> SET EXERCISE:
Render the entries from the line containing "How great a distance exists" through the last entry as a two-column CSV with the headers entry and answer, one row per entry. Put each entry's text and its answer in their own quoted fields, with any line breaks replaced by spaces.

> ENTRIES SHOWN:
+++

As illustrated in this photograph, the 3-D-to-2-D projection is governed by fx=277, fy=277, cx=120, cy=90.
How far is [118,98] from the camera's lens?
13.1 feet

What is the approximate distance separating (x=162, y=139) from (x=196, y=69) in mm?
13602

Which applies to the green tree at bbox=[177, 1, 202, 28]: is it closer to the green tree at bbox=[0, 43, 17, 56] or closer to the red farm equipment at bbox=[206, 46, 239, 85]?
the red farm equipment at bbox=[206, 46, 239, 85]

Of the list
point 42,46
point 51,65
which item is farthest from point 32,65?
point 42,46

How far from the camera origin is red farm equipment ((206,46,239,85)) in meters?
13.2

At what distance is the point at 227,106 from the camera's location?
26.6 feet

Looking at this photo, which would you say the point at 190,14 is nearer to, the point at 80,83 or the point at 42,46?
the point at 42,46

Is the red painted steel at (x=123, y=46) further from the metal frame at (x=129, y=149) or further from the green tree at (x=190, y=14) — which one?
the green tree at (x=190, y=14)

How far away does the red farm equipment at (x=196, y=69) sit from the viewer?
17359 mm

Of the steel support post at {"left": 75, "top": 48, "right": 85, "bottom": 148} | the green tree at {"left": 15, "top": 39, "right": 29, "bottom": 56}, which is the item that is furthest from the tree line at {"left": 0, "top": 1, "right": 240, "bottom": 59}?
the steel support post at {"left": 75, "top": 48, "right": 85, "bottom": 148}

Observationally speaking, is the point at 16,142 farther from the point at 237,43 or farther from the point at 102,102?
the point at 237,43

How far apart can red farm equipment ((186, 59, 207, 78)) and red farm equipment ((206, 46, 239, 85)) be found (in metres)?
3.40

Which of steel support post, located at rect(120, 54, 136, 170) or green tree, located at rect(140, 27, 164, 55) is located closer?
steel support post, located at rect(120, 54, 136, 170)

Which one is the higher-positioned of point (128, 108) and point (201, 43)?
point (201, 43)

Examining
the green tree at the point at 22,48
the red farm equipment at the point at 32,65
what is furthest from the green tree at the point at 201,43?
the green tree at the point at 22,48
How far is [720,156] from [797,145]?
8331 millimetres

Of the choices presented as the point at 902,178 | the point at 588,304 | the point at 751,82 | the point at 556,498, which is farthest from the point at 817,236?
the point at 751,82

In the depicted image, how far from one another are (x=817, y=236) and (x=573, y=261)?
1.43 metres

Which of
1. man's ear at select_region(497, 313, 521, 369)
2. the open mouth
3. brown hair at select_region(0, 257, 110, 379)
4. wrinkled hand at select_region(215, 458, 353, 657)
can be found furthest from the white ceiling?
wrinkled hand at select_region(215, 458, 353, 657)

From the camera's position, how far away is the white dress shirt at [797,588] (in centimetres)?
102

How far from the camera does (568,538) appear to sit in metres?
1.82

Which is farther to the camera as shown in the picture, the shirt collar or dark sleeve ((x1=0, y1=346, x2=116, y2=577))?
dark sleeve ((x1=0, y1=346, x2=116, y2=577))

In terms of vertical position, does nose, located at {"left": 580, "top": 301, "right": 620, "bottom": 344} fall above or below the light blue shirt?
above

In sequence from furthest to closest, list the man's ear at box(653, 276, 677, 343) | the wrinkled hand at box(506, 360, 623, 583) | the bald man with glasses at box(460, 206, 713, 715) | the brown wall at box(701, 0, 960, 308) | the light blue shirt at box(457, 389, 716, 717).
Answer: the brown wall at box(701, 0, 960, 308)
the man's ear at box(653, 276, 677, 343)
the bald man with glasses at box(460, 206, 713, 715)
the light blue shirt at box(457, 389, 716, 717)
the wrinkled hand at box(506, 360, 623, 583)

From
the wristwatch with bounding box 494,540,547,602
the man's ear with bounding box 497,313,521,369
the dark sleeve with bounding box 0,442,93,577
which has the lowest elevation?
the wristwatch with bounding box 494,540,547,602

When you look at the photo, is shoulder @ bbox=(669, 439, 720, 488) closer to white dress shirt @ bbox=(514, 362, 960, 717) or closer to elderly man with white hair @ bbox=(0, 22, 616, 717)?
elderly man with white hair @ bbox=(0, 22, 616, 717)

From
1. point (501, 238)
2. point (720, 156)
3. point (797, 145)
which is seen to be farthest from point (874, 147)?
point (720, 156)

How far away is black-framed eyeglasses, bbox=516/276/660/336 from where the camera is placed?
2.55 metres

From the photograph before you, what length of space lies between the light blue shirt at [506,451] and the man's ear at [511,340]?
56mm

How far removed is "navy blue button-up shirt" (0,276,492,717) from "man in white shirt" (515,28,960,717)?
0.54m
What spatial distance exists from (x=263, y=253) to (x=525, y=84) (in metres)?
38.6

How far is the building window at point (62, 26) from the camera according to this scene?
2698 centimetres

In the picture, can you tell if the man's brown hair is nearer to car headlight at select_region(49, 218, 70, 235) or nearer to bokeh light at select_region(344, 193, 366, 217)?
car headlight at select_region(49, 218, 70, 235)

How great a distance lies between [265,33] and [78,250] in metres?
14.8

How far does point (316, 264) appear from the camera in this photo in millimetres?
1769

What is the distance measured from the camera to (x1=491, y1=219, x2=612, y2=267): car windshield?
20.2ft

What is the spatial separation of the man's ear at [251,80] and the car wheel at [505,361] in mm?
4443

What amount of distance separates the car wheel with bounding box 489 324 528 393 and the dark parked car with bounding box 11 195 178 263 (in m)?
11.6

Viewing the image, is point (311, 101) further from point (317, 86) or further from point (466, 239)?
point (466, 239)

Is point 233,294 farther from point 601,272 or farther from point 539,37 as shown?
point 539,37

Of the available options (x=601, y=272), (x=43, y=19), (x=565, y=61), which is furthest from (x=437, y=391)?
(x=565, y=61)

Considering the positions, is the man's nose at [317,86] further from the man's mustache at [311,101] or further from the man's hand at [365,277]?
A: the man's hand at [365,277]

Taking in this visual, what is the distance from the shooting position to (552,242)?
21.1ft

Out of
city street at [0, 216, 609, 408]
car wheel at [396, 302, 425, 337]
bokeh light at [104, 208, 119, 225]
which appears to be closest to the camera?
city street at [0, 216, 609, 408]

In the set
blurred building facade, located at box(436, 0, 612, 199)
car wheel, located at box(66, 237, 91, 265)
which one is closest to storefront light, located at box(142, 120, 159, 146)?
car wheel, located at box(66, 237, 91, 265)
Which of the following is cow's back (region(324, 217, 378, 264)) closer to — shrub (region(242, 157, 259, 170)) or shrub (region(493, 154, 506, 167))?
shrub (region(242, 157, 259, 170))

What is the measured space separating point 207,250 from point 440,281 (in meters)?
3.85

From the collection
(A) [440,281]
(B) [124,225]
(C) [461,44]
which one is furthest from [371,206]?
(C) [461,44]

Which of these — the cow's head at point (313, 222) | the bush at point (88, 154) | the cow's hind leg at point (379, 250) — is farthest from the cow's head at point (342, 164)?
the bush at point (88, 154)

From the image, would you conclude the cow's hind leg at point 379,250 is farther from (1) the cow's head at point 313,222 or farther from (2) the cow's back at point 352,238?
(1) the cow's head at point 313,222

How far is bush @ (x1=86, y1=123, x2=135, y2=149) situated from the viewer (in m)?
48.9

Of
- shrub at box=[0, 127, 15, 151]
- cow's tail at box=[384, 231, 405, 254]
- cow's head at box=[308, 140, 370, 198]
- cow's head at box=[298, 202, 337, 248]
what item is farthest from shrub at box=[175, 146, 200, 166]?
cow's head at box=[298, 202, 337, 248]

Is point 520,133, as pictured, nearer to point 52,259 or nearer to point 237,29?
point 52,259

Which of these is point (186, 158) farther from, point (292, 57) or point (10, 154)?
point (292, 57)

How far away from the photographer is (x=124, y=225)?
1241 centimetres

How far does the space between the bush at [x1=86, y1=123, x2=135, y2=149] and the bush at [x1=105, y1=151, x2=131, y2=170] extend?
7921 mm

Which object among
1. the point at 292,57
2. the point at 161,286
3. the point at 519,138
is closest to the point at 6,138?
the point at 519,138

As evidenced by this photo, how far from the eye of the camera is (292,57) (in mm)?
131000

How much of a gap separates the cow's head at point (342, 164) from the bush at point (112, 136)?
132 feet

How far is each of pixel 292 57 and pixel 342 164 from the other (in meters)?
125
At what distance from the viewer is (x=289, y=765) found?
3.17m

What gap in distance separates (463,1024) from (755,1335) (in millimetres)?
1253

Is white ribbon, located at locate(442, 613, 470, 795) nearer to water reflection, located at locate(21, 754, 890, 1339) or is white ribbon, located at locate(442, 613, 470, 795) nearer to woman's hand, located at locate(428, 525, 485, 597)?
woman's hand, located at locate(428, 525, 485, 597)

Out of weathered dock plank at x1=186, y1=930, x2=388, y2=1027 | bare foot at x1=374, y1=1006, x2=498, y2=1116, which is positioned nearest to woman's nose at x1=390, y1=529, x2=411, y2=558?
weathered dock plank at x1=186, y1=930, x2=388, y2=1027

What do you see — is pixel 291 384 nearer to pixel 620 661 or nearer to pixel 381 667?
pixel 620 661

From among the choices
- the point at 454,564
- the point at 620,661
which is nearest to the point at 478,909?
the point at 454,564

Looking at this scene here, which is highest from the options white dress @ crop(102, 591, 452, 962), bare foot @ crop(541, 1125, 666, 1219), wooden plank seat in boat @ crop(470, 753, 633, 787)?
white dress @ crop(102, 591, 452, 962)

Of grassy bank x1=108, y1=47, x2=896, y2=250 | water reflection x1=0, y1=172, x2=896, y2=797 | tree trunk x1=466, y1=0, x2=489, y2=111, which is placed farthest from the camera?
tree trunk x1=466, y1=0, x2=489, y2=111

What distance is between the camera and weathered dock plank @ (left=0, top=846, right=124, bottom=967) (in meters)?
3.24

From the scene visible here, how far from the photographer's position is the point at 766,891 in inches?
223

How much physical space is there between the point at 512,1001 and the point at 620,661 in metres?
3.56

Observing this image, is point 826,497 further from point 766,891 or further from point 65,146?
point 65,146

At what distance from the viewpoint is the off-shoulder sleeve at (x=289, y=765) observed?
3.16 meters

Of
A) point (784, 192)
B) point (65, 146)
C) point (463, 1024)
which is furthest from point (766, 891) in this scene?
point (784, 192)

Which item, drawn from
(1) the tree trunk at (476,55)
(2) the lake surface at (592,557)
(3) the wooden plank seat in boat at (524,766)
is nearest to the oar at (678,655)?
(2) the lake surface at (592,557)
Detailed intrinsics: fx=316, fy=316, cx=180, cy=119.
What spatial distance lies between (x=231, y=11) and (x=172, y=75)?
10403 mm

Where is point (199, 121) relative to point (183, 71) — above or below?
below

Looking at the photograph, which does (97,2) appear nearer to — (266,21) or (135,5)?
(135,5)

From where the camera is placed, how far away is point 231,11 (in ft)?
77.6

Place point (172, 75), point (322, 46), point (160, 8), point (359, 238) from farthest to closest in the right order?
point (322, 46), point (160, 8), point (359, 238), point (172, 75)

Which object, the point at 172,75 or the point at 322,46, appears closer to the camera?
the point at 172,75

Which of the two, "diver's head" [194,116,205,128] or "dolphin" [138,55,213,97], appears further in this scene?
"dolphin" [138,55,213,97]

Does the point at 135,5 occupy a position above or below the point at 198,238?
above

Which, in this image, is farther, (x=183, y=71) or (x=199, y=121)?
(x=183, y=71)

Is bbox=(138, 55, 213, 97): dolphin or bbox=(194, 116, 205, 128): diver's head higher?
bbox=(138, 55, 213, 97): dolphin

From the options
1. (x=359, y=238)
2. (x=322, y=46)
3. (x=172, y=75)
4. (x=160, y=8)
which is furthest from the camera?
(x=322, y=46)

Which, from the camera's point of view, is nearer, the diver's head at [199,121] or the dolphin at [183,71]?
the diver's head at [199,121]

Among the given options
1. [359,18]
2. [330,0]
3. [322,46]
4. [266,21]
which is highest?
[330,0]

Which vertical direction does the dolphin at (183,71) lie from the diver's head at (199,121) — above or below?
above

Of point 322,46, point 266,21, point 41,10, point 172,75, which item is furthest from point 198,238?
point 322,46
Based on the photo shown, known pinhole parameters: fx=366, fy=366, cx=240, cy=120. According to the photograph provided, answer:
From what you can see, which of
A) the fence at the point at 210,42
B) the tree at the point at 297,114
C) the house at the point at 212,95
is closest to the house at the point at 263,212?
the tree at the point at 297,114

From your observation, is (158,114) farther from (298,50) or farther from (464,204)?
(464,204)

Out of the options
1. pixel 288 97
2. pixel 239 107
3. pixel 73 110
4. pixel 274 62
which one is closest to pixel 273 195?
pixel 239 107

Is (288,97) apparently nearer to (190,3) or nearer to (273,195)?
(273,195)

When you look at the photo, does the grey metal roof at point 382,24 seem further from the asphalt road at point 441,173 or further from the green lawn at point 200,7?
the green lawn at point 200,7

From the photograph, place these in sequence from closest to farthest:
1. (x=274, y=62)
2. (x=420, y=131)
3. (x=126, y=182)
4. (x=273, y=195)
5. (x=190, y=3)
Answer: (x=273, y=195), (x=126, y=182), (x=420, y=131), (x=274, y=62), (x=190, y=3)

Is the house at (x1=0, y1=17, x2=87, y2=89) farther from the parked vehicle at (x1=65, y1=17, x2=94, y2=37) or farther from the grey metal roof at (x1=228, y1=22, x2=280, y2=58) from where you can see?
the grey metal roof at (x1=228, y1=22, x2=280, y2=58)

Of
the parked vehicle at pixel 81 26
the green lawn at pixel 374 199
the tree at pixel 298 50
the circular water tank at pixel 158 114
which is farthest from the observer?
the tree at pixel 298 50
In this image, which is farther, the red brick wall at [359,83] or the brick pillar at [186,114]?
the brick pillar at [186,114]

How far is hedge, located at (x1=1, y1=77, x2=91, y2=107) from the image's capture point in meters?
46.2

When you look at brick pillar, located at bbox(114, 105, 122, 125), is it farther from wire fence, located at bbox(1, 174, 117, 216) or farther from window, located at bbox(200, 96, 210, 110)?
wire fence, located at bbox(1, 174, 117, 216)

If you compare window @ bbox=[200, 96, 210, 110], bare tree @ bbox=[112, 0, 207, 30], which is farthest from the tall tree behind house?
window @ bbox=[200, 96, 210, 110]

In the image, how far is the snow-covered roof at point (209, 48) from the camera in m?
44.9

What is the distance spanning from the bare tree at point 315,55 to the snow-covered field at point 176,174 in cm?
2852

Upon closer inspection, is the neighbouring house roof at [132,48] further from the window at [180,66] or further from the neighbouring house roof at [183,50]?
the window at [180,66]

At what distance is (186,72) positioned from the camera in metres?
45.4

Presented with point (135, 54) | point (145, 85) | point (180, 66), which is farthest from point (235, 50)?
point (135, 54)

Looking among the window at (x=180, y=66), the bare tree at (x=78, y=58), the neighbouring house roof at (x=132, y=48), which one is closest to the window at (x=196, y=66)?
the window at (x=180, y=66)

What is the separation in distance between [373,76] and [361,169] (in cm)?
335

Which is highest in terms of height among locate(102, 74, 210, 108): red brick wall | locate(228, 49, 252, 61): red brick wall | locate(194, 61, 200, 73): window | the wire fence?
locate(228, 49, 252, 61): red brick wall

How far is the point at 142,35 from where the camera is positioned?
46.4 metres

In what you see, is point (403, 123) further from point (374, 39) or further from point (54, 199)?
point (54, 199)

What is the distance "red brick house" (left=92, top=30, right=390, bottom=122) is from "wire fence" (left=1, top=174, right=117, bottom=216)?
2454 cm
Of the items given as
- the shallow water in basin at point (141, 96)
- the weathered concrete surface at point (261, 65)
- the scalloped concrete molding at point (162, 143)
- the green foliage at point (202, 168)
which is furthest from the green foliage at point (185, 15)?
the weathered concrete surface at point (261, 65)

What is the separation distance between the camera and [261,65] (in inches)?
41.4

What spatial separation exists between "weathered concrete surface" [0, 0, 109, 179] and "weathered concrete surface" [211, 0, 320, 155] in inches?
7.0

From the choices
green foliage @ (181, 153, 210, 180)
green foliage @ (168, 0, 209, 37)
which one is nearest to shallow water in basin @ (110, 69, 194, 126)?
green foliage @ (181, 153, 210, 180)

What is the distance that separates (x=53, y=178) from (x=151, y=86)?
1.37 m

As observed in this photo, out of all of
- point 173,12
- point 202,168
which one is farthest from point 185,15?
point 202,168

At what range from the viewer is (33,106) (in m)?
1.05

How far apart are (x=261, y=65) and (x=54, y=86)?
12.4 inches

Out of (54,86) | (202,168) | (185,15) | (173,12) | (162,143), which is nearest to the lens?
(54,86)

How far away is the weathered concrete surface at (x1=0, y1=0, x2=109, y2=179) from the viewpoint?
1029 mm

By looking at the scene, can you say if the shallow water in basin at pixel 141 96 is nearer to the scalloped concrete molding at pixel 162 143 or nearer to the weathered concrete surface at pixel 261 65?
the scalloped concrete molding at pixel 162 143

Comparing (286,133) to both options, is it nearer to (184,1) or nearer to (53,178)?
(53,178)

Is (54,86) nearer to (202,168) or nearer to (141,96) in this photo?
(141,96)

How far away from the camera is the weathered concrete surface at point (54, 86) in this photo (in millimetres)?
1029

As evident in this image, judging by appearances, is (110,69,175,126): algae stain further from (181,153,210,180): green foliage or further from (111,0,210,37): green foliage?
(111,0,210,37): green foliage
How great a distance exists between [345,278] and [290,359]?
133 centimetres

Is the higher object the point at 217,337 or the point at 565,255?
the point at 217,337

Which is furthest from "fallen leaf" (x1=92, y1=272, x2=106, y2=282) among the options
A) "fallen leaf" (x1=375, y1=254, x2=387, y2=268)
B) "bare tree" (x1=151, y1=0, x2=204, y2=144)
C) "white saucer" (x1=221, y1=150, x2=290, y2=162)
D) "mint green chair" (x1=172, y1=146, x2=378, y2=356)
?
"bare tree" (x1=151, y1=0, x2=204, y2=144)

+++

> REPLY TO THE TASK:
entry,answer
"How great a distance exists between [345,278] and [290,359]?","133 centimetres"
"Is the higher object the point at 217,337 or the point at 565,255?","the point at 217,337"
"Which is furthest from ""fallen leaf"" (x1=92, y1=272, x2=106, y2=282) among the options A) ""fallen leaf"" (x1=375, y1=254, x2=387, y2=268) B) ""bare tree"" (x1=151, y1=0, x2=204, y2=144) C) ""white saucer"" (x1=221, y1=150, x2=290, y2=162) D) ""mint green chair"" (x1=172, y1=146, x2=378, y2=356) ?","""bare tree"" (x1=151, y1=0, x2=204, y2=144)"